■ **Quoted text**
*-*-*

Excuse me, Neil, but didn’t the Jesinoski trial court SHRED your legal theory? The judge and the creditor knew full well that Jesinoskis LIED about not receiving their TILA notices, and that no TILA violation occurred. What kind of bozo thinks a court should enforce a TILA rescission notice when no TILA violation occurred to justify it?
Recall again that the SCOTUS opinion presumed a VALID TILA rescission, one preceded by a TILA violation. It did not presume a rescission notice without a justifying TILA violation. The trial court made that crystal clear.
Now, Neil, you allege that ” It is uncontested that rescission caused the note and mortgage to immediately become void – not conditionally but actually.”
Well, that’s dead wrong too. Even a valid TILA rescission has certain procedural requirements. If the creditor does not sue to prevent rescission, and yet does not tender or release the lien, then the borrower must sue and ask the court to void the security instrument. And try not to forget that the creditor need not tender if he knows the borrower cannot or will not tender. Only a court can sort out those issues.
“The bankruptcy court did not err in finding that Brown never effectively rescinded the loan because she ignored her tender obligation to restore the lender to the same position it was in before the transaction. Brown, 538 B.R. at 720.”

*-*-*

■ **Extracted data**
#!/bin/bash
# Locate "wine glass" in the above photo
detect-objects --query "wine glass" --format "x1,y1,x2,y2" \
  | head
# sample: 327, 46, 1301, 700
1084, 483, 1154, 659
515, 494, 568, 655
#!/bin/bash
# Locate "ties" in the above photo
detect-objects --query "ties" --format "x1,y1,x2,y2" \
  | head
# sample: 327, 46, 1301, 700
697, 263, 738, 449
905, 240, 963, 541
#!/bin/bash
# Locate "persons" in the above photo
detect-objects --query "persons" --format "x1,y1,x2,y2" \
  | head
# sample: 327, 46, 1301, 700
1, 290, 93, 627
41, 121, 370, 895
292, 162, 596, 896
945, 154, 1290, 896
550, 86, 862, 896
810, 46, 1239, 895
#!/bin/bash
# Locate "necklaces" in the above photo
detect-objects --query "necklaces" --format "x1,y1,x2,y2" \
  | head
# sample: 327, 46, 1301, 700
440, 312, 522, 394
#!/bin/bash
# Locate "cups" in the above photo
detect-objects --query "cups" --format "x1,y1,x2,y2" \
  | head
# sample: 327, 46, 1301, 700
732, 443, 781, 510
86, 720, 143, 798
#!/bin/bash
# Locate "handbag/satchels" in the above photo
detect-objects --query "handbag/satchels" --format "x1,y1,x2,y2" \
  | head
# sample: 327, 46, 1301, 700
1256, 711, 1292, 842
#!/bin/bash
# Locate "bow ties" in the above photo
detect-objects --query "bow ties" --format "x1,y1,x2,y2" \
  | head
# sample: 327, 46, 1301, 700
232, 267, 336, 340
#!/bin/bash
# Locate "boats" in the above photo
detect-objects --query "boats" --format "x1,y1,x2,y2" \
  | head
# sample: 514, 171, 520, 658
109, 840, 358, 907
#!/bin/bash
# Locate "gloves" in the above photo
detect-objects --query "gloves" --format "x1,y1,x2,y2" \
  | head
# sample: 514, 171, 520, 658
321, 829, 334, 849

*-*-*

■ **Brief**
Please condense the paragraph of the TILA rescission comment above that begins "Well, that's dead wrong too" into a short bulleted list that keeps its main points.

■ **Result**
- The claim is wrong: even a valid TILA rescission has procedural requirements.
- If the creditor neither sues to prevent rescission nor tenders or releases the lien, the borrower must sue and ask the court to void the security instrument.
- The creditor need not tender if he knows the borrower cannot or will not tender.
- Only a court can sort out those issues.